Every day as I near my hotel I pass the beggar woman on her bench on the Boulevard St. Germain. She sits in the shade of a tree, newly planted since the May 1968 uprisings, when students tore down trees and stacked them for barricades. The beggar woman has wrapped rags around her ankles and sucks from a bottle of beer. She twitches against flies, and her arms are a tapestry of open sores; her smile is toothless. On some days she is gumming bread. I give her my centimes and one-franc pieces. She is my luck.
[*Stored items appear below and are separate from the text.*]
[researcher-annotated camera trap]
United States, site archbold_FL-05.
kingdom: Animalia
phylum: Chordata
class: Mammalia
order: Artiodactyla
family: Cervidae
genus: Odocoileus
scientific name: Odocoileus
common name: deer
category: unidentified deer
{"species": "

At the cafe where only a week before I had longed to go home, a tuxedo-garbed man whose ironic smile twists on his pale face, is doffing his top hat and asking for four volunteers. "Quatre hommes." Four men, grinning toward companions they have left behind at tables, join him. He takes six wine glasses from a bag and breaks the glasses on the sidewalk, then draws his volunteers into a huddle around the broken glass. They talk quietly and then scuffle backward and face us. They are mild-faced men, young, stylishly dressed, handsome. The performer kneels before the heap of glass. His face is on the sidewalk. men and women at back tables stand. Passersby stop. He screams, "Maintenant, mes amis!" The four men each place one foot on his head. "Harder," he yells in French. The men hesitate, one glances pleadingly toward the woman with whom he had sat. She frowns. She motions him back to her. The performer rises from his knees with a flourish of his arms. Thin streams of blood run down his face. Is there applause? I do not remember. There were groans and scattering laughter, I know. The performer walks among the tables and cafe patrons drop francs into his top hat. The blood dribbles. A shard of glass glitters in the deep cleft of his chin. Coins drop into the hat — ten-franc pieces, and even several pastel 20-franc bills. "This sure is a long way from Kansas," I say to my companions. After a moment's pause, one asks if I am homesick.

No. I did not feel that acute pang of longing for holly hocks at the door, cornbread in the skillet, and the smell of bacon frying. I felt the cold of the Atlantic Ocean between me and home, that implacable distance. There is a way in which travel, particularly travel to places that are unknown or are known only by their reputation, is to move onto an elaborate board game whose rules are always changing. You the traveler are dice and pawn; it is your life that is up for grabs. You toss yourself into the squares, and to survive, to win your way through the board, just to stay even, you must become your own luck. You pack your own trouble. You take yourself along. You cannot expect to be happier in Paris than you are at home.

I had not read Hemingway since I was a college freshman, but a quarter-century later, some of his characters' lines return. I remember them. I even remember reading them, and where I sat to read. I remember especially that in The Sun Also Rises Jake says to Brett, as she starts to tell him about her nights of love with the bullfighter, "You'll lose it if you talk about it."

"I just talk around it," Brett responds.

The Sun Also Rises was written in Paris. its hero, Jake Barnes, has a war wound. It was the Spanish Civil War. The wound was to the groin. He cannot make love, but he is in love. He loves Lady Brett Ashley, a 34-year-old English beauty. In Paris, where Jake lives and works as a newspaper correspondent, he cannot forget Brett. In a taxi together, riding at night through all the rues I walk through, she tells him, "But darling, I have to see you."

Jake wants to forget her. He takes a vacation, goes to Spain to fish. The trout take his worms. The he goes to the bullfights in Pamplona. Brett and the man she has decided to marry are to join him. They do. Jake cannot forget her at Pamplona, not even when the bull and the bullfighter are one. She cannot forget Jake, although she gives forgetting a good try. She beds down with the 19-year-old bullfighter. The story ends in Madrid. Jake and Brett are back in a taxi again when she tells him, "We could have had such a damned good time together."

"Yes," he answers (ending the novel). "Isn't it pretty to think so?"

The next-to-last-day I am in Paris, I approach the newly laid sidewalk on the block just over from my hotel. It has been scraped clean and is still wet. I put my foot into it, and press. With a Popsicle stick I scratch the initials of my name.